### What you should do
In the material below, find the span from the line with "2017 Dodge Charger" to the line with "DANZEN! ふたりはプリキュア (DANZEN!" and transcribe only those lines, exactly, ends included, without the pictures.

### Input records
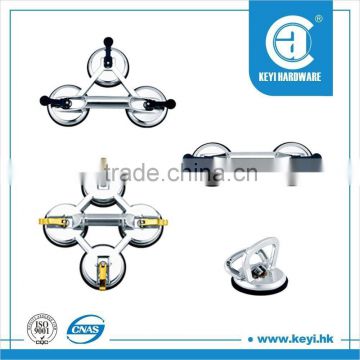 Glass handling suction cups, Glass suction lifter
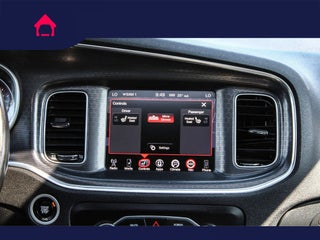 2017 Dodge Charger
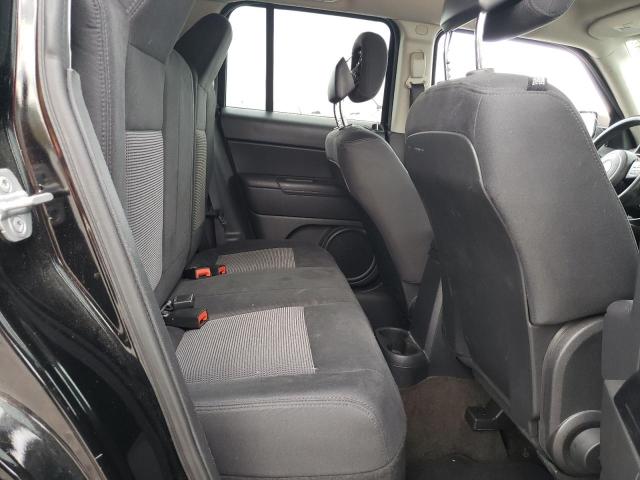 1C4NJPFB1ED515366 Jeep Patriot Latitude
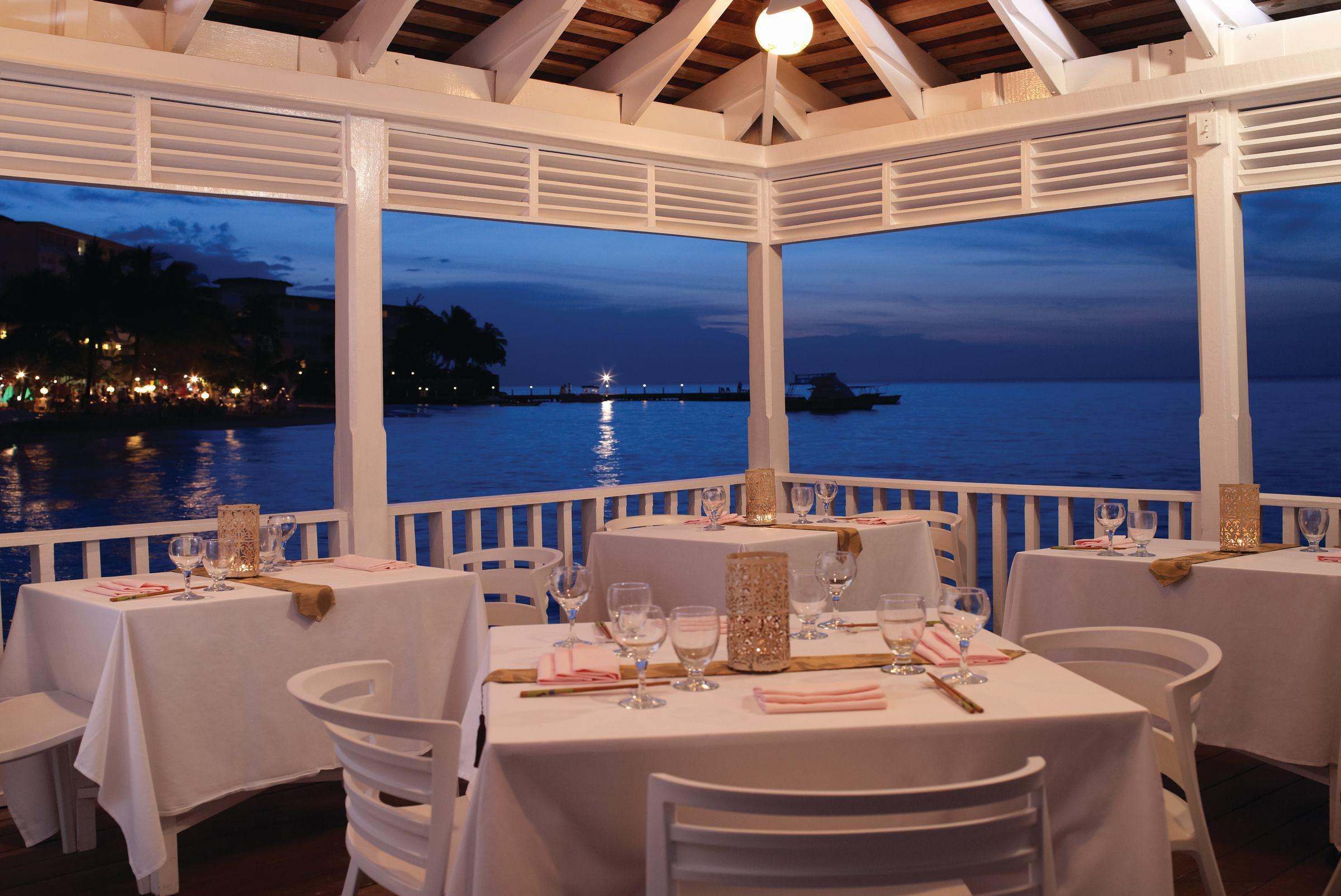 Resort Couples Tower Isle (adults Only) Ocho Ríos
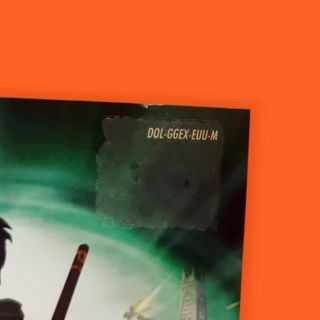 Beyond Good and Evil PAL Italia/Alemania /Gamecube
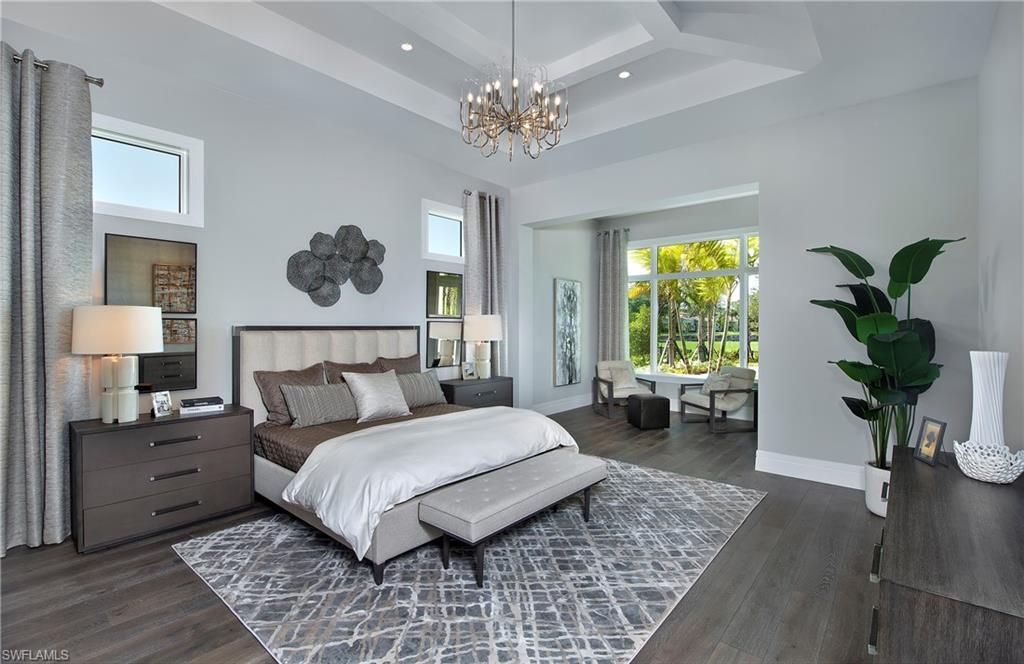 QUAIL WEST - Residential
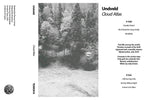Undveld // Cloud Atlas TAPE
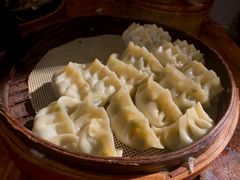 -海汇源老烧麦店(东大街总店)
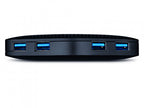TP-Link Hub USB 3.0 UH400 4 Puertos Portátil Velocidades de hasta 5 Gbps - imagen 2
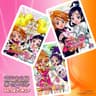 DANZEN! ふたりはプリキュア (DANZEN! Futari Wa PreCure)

...

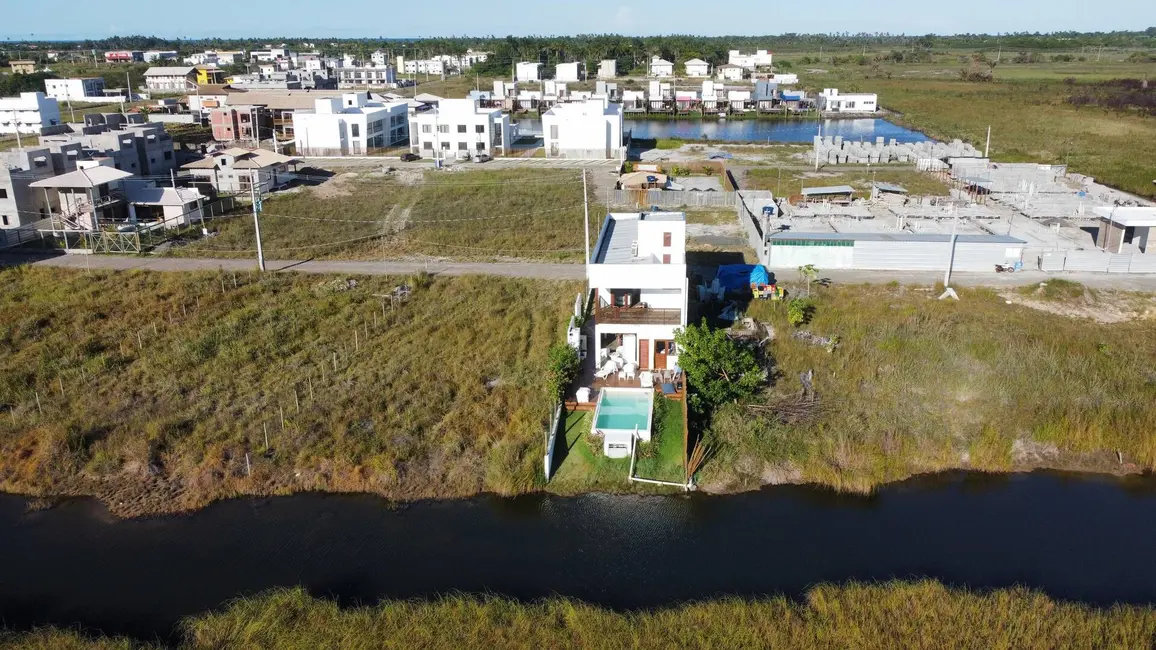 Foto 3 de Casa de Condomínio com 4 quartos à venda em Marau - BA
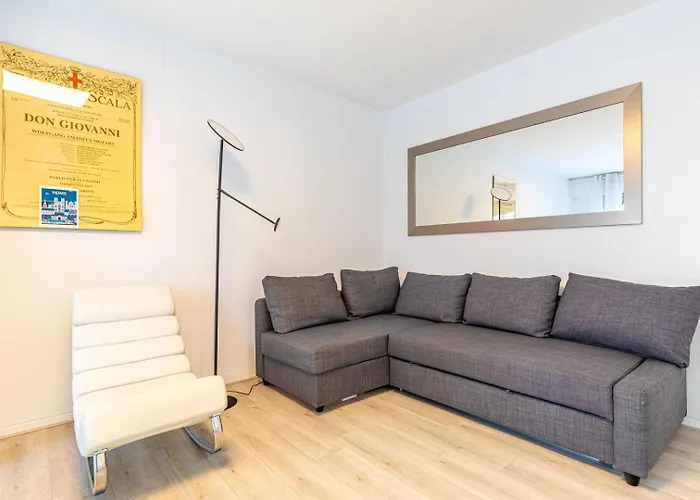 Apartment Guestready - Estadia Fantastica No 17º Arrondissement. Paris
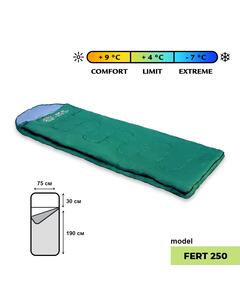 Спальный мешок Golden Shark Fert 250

...

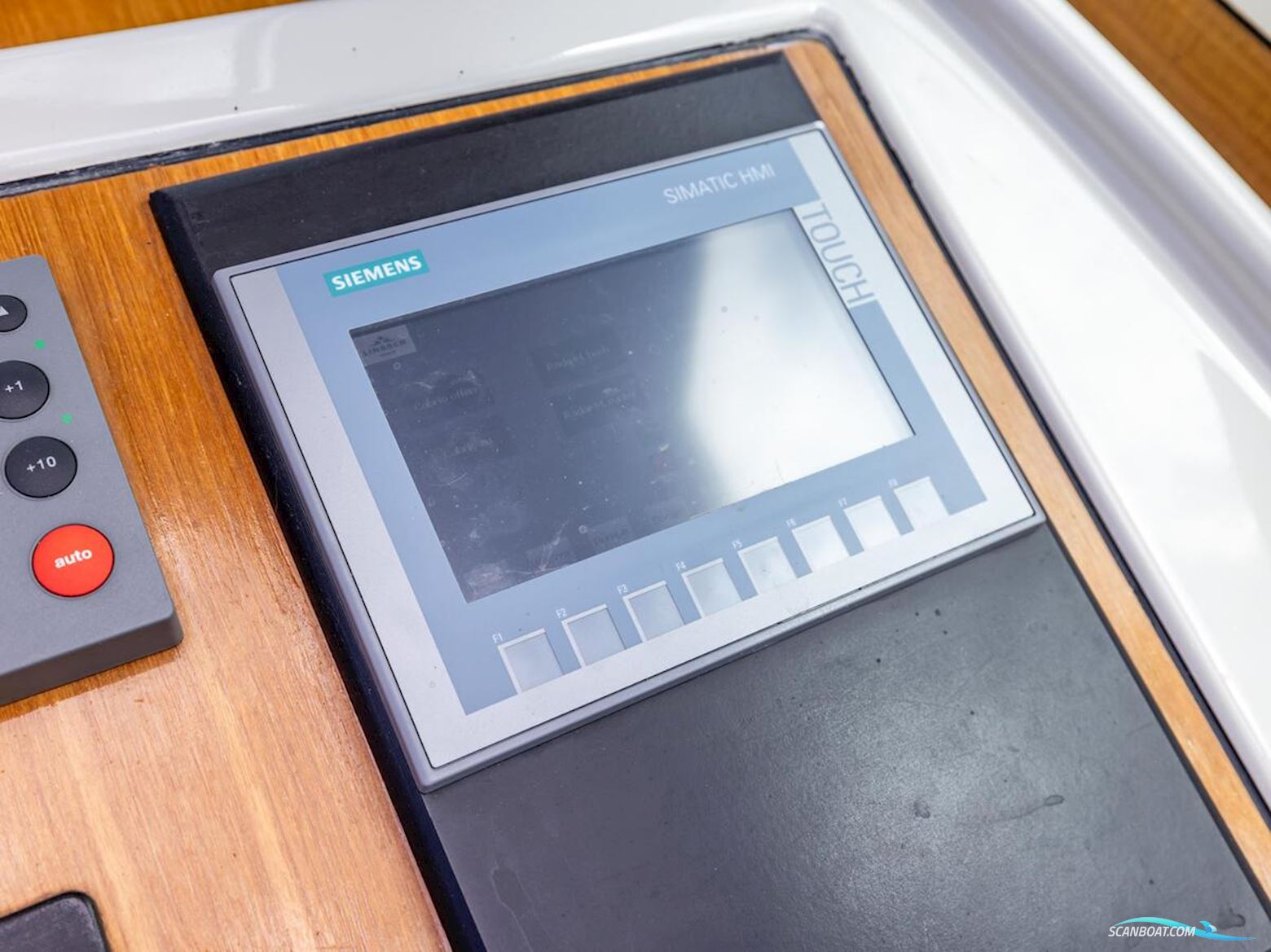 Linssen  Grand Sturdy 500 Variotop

### Result below
 2017 Dodge Charger
 1C4NJPFB1ED515366 Jeep Patriot Latitude
 Resort Couples Tower Isle (adults Only) Ocho Ríos
 Beyond Good and Evil PAL Italia/Alemania /Gamecube
 QUAIL WEST - Residential
Undveld // Cloud Atlas TAPE
 -海汇源老烧麦店(东大街总店)
TP-Link Hub USB 3.0 UH400 4 Puertos Portátil Velocidades de hasta 5 Gbps - imagen 2
 DANZEN! ふたりはプリキュア (DANZEN! Futari Wa PreCure)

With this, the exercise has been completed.